From tales of raids and pillaging to Norse mythology and their horned helmets, we all believe we are familiar with the Vikings. How much of this is fact versus fiction? This brief summary can help you refresh your understanding of Vikings. You will be prepared to embark on your very own Viking adventure.
The Vikings, or "Vikingr" in Old Norse, are the collective name for the Scandinavian explorers, traders, and warriors who plundered, traded, explored, and populated significant portions of Europe, Asia, and the North Atlantic islands from about the seventh to eleventh centuries.
The Viking Age lasted from 793, when the first Viking raid on the Lindisfarne monastery in Northern England occurred, to 1066, when the crucial Battle of Hastings took place. The Viking Age had a significant impact on the medieval history of Scandinavia, Great Britain, Ireland, and a number of other European nations.
Prior to their conversion to Christianity, the Vikings had their own religious system, Norse mythology. Gods such as Odin, Thor, Loki, and Frey dominated Norse mythology. Death in combat was the most prestigious way to depart this world. This would ensure you a seat in Valhalla, a vast hall ruled by Odin where amazing dinners were hosted nightly and preparations were made to aid Odin in the apocalyptic wars preceding Ragnarok (the end of the world). By the 10 and eleventh centuries, the majority, if not all, of the Norsemen had converted to Christianity, but they maintained many of their pagan beliefs until the late Middle Ages.

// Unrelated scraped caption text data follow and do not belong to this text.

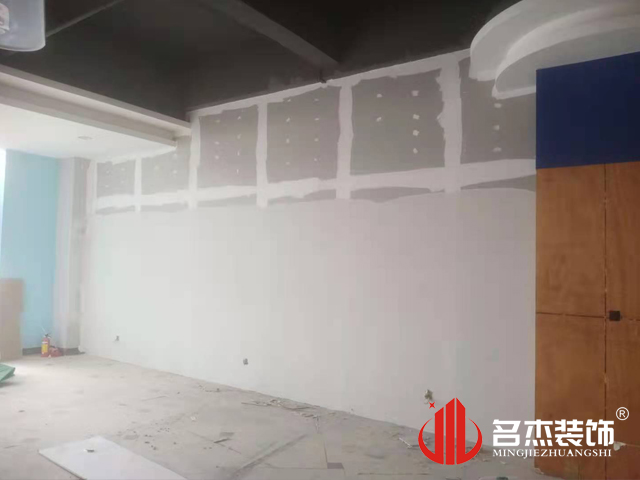 20201225163819_464 昭通装建设计公司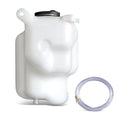 88-92 Toyota Corolla Windshield Washer Pump - USA/Canada Sedan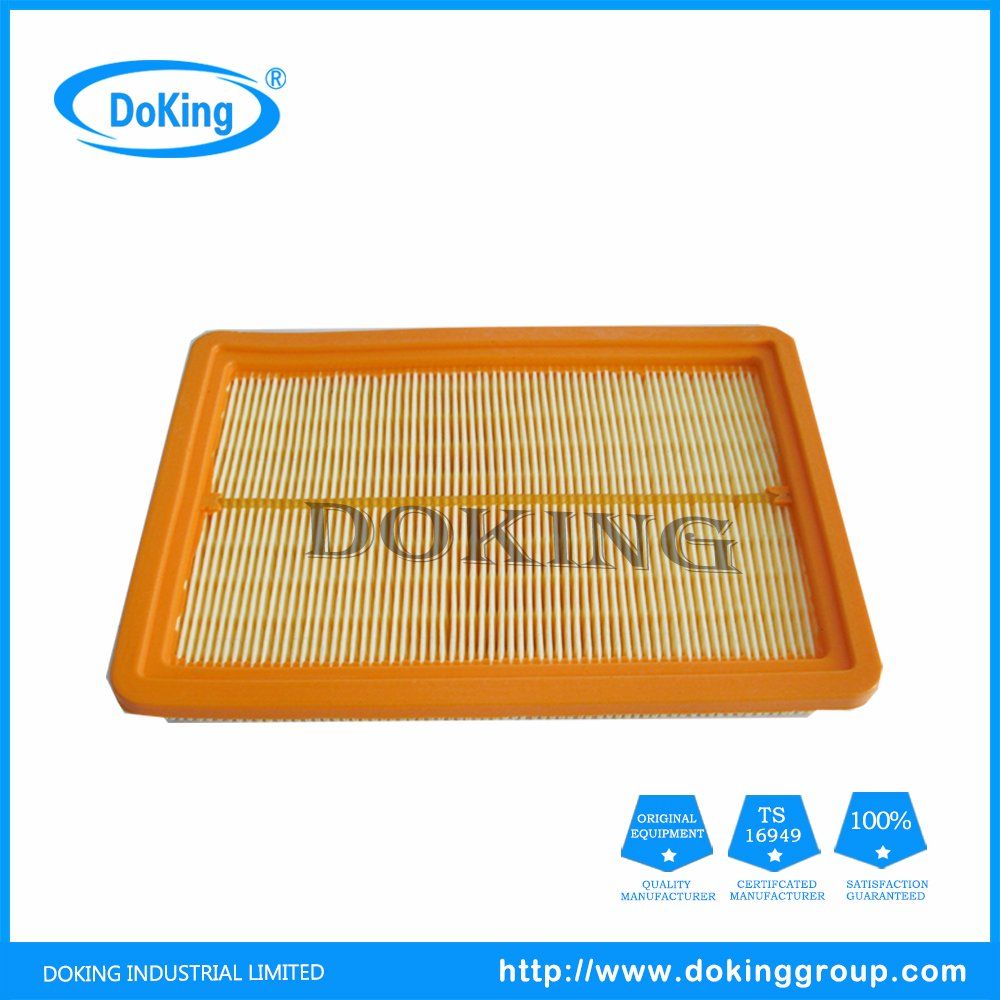 Professional  Auto    Air  Filter  28113-23001 for Hyundai Car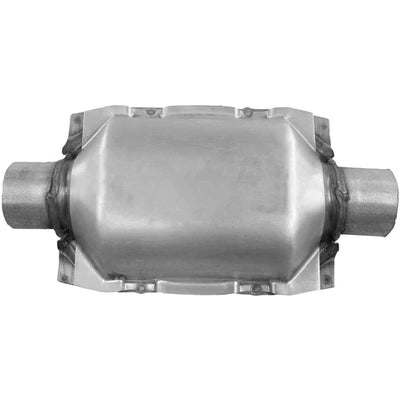 Walker Exhaust auto part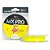 Linha Multi MX Pro X4 - Amarela - 150m - Imagem 2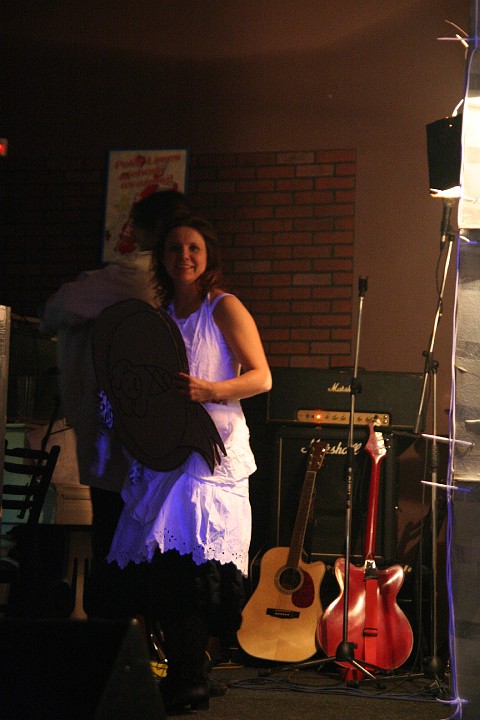 IMG_6514.JPG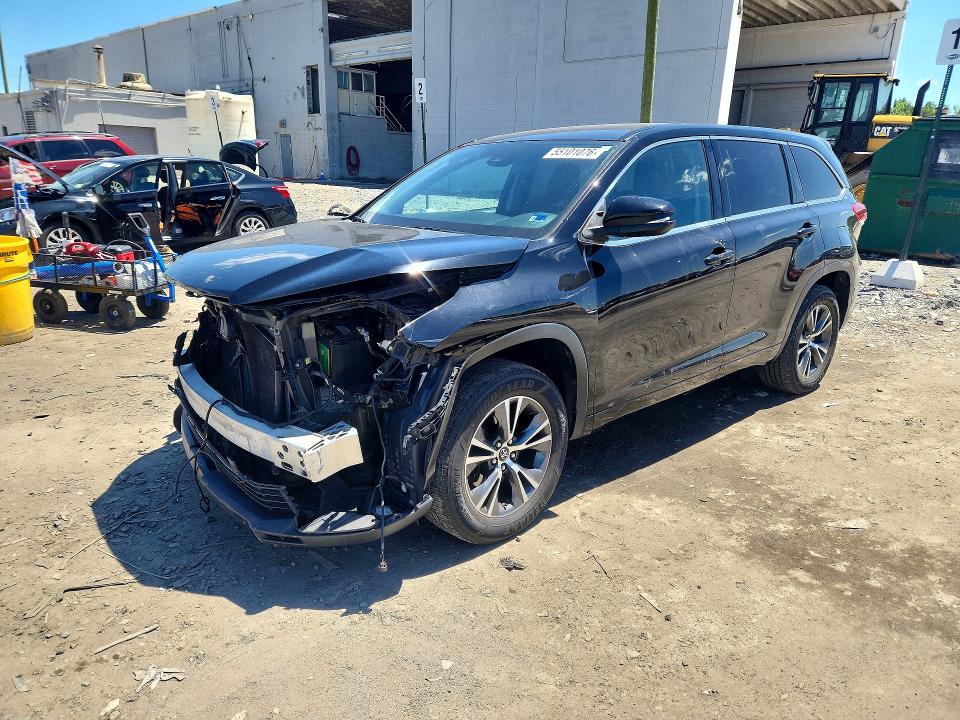 5TDZARFH7HS023807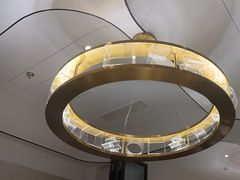 -鹿港小镇(霄云店)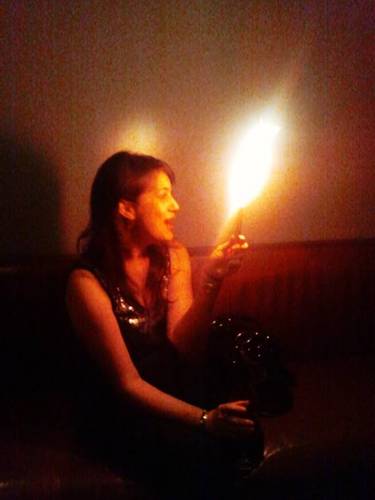 kipling7314's profile picture. 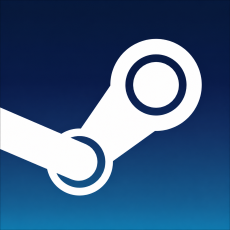 Steam Wallet IDR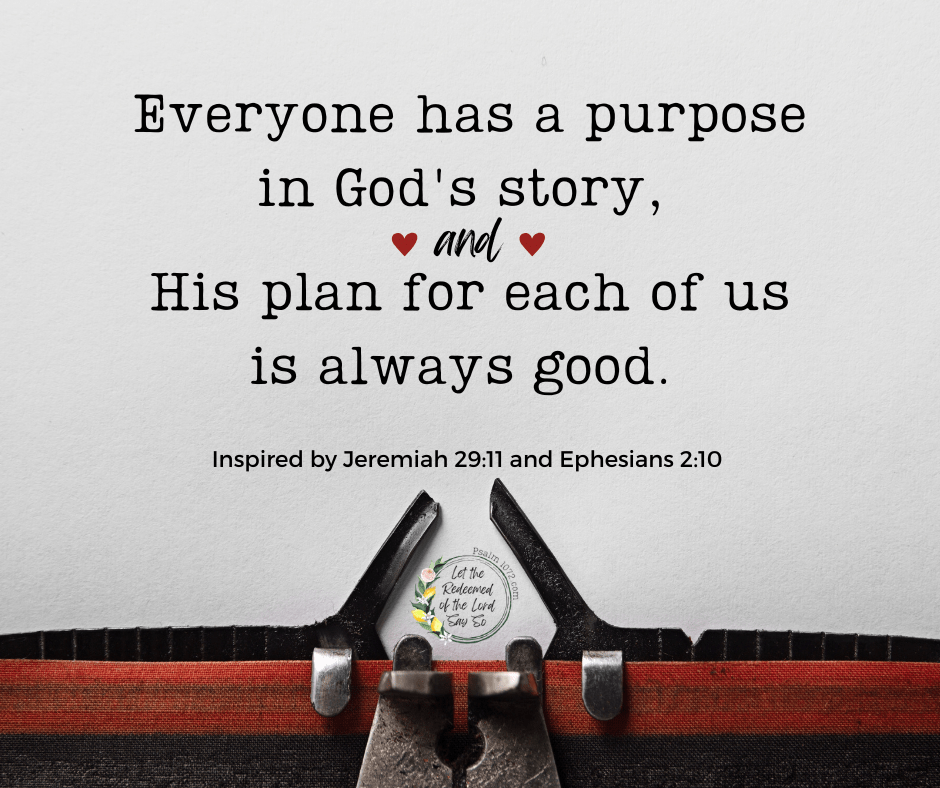 Importance of Spiritual Markers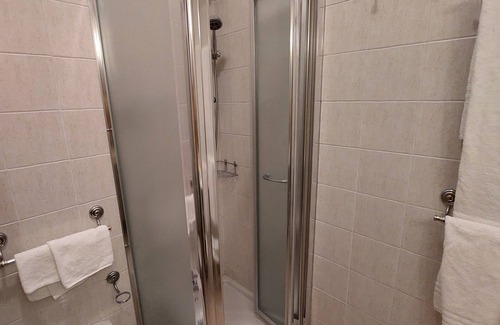 Rocca San Giovanni Hotel | Hotel Villa Medici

Vikings were feared for their renowned longships, which allowed them to traverse seas, shallow waters, and even land directly on beaches. Throughout what was then the known world, Norsemen traveled extensively throughout the Viking Age. Contrary to popular opinion, Vikings engaged in more than just raiding and plundering. In England, Scotland, Ireland, Normandy, and Iceland, they created a large number of prosperous communities.
Did you know that the Vikings were the first Europeans to set foot in North America? Under the leadership of Leif Erikson, the Vikings built a brief settlement in the territory that is now Canada. In 845, Vikings initially rowed up the Seine and laid siege to Paris. Norsemen demanded bribes from the city's rulers and launched three more attacks on Paris before a final assault in 886 ended the Vikings' reign of terror. In addition to terrorizing the entire coast of the North Atlantic, Vikings traveled to North Africa, Russia, Constantinople, and the Middle East.

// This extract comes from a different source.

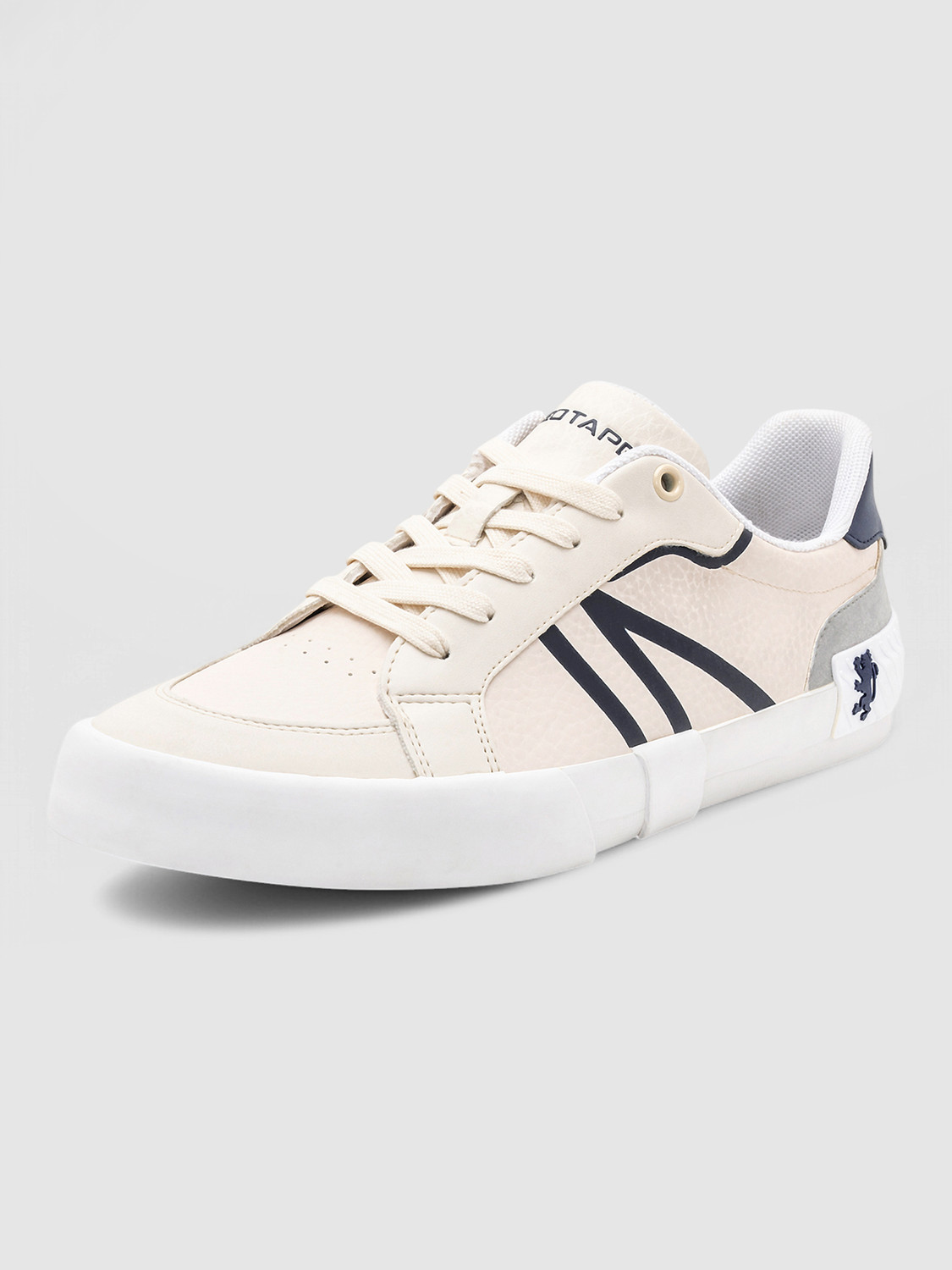 Image of RED TAPE Sneakers For Men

Danegeld was a tax that the Vikings imposed on the nations they invaded. By paying Danegeld, kings may prevent Viking raids on their regions. English, French, and other European rulers frequently paid the Vikings vast quantities of silver and other treasures as Danegeld.
The Vikings had their own alphabet, known as "futhark," based on the Germanic runic character. Using runes, the Vikings carved historical events into rocks, which are today called rune stones. Typically, the rune stones would describe the valiant exploits of a single chieftain and his warriors, as well as their victories in foreign conflicts. Runic inscriptions found on stones in Scandinavia, the British Isles, and as far as the Black Sea have contributed significantly to our understanding of the Vikings. Jelling, a UNESCO World Heritage site, contains examples of renowned rune stones.